Quem inventou as cores? Melhor! Quem inventou o nome das cores? Quando definimos que "azul é de menino e rosa é de menina?" Onde está o manual sócio adaptativo das cores às pessoas? Não quis pesquisar sobre isso porque a proposta é falar de comportamentos cotidianos a partir de um olhar menos "científico" e mais analítico, mas fica a sugestão.

Em muitos dos meu passeios à livraria notei que a loja tem adesivos de duas cores diferentes para colar nas embalagens para presente: rosa e azul. O rosa é muito "pink" e o azul é num tom forte, talvez para não deixar dúvidas sobre a sexualidade das cores. Afinal, elas devem ser claras quanto àquilo que desejam comunicar. E num deses momentos, ainda na fila para embalar presentes, me chamou a atenção a pergunta da embaladora: "É para menino ou para menina?" no que a cliente prontamente respondeu "para menina" e ela colou o adesivo "pink" para a menina se sentir mais menina e a presenteadora sentir-se satisfeita por sua contribuição nesse quesito. A minha vontade foi perguntar se havia diferença, mas não achei conveniente interferir na conversa alheia. Pacientemente, esperei a minha vez...

E ela chegou. Certo dia, escolhi um livro e pedi para embalar numa embalagem infantil e, confesso, já havia me esquecido que existiam adesivos azuis e pinks, quando a embaladora perguntou: "É para menino ou para menina?" e eu pensei um pouco... "Tanto faz!". Senti que ela não esperava essa resposta e, confusa, insistiu: "Eu preciso saber para colocar o adesivo" e eu "Tanto faz!" e acrescentei "Não faz diferença a cor do adesivo.
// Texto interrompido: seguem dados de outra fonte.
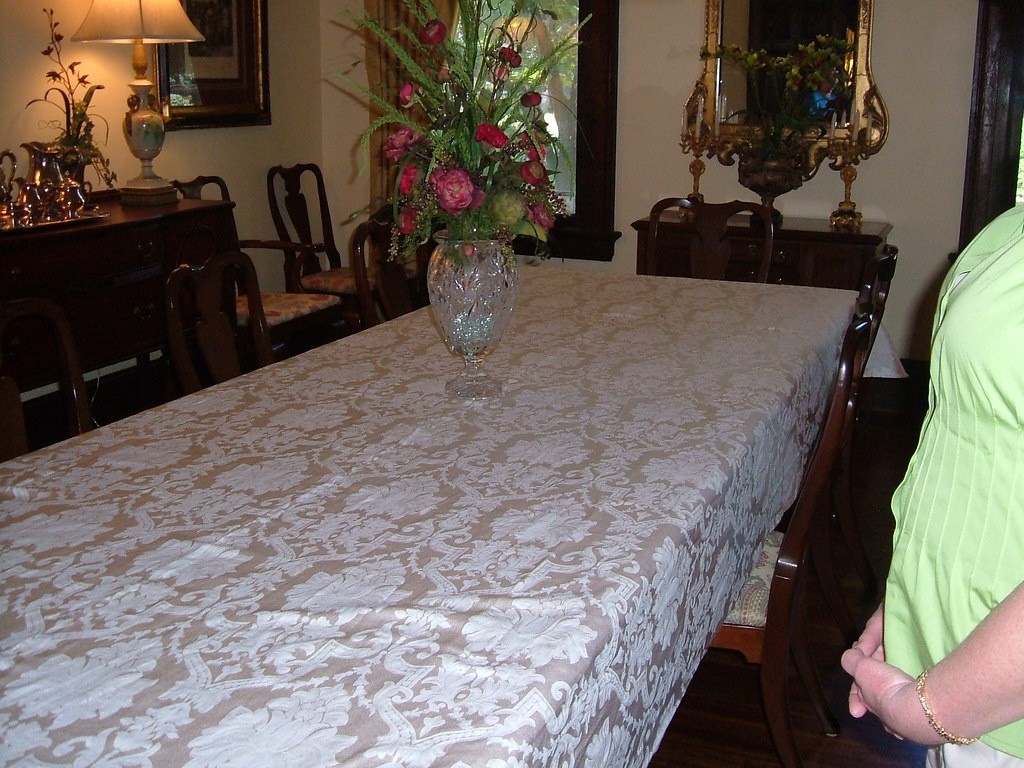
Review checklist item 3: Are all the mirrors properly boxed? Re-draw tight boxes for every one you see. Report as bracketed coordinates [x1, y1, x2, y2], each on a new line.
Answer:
[678, 0, 891, 182]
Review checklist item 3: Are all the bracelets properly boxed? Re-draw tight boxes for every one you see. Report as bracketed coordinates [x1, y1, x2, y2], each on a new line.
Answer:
[916, 670, 980, 746]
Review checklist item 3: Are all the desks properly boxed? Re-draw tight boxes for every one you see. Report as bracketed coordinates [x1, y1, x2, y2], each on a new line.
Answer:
[0, 258, 909, 768]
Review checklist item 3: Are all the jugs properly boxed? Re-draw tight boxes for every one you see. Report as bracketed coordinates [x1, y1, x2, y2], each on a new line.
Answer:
[53, 171, 85, 221]
[20, 140, 62, 223]
[12, 177, 54, 224]
[0, 147, 18, 220]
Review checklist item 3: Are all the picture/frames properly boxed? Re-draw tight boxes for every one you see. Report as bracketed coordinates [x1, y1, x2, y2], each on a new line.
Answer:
[152, 0, 272, 132]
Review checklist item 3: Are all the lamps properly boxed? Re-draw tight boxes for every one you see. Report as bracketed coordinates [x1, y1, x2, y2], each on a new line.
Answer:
[71, 0, 205, 208]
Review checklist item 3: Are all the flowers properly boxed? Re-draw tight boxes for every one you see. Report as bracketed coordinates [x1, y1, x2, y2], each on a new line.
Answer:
[23, 6, 119, 188]
[331, 0, 595, 272]
[693, 34, 859, 159]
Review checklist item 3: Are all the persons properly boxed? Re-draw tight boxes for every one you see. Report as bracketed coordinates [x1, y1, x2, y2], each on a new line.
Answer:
[841, 203, 1024, 768]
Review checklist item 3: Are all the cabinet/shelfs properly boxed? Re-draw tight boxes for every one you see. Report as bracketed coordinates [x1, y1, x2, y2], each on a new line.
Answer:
[630, 209, 893, 294]
[0, 190, 245, 395]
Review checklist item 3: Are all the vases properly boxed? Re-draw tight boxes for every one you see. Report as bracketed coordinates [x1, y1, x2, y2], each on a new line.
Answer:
[0, 142, 111, 234]
[426, 227, 517, 401]
[738, 156, 804, 230]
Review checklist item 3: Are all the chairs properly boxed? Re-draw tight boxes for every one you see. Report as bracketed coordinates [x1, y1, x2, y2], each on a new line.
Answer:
[267, 163, 419, 337]
[167, 174, 347, 368]
[349, 202, 434, 329]
[644, 197, 774, 282]
[706, 311, 873, 768]
[0, 298, 94, 464]
[806, 240, 899, 648]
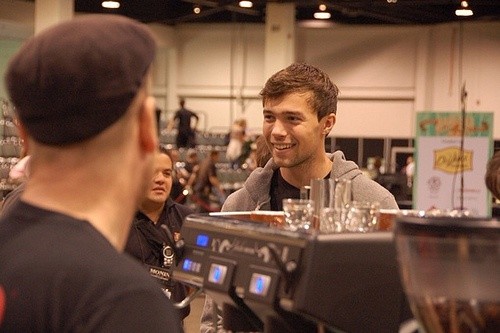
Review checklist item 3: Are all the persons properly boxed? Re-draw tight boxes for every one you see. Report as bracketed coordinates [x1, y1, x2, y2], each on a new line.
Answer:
[0, 13, 184, 333]
[200, 63, 401, 333]
[484, 149, 499, 200]
[123, 146, 194, 318]
[0, 87, 415, 212]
Escolha um". Então, inconformada, ela, passando a mão alternadamente sobre o adesivo rosa e o azul como se fizesse "uni-duni-tê", retrucou: "Então vou escolher o azul, porque se for menino o rosa é muito pink". Aceitei seu argumento irrefutável e deixei que ela colasse o adesivo,saindo sem dizer palavra sobre o sexo da criança.

Talvez eu não mude o mundo questionando sobre as cores, mas ao menos podemos pensar que a sexualidade está em nós e que precisamos de muito mais do que cores adequadas para discutir essa questão.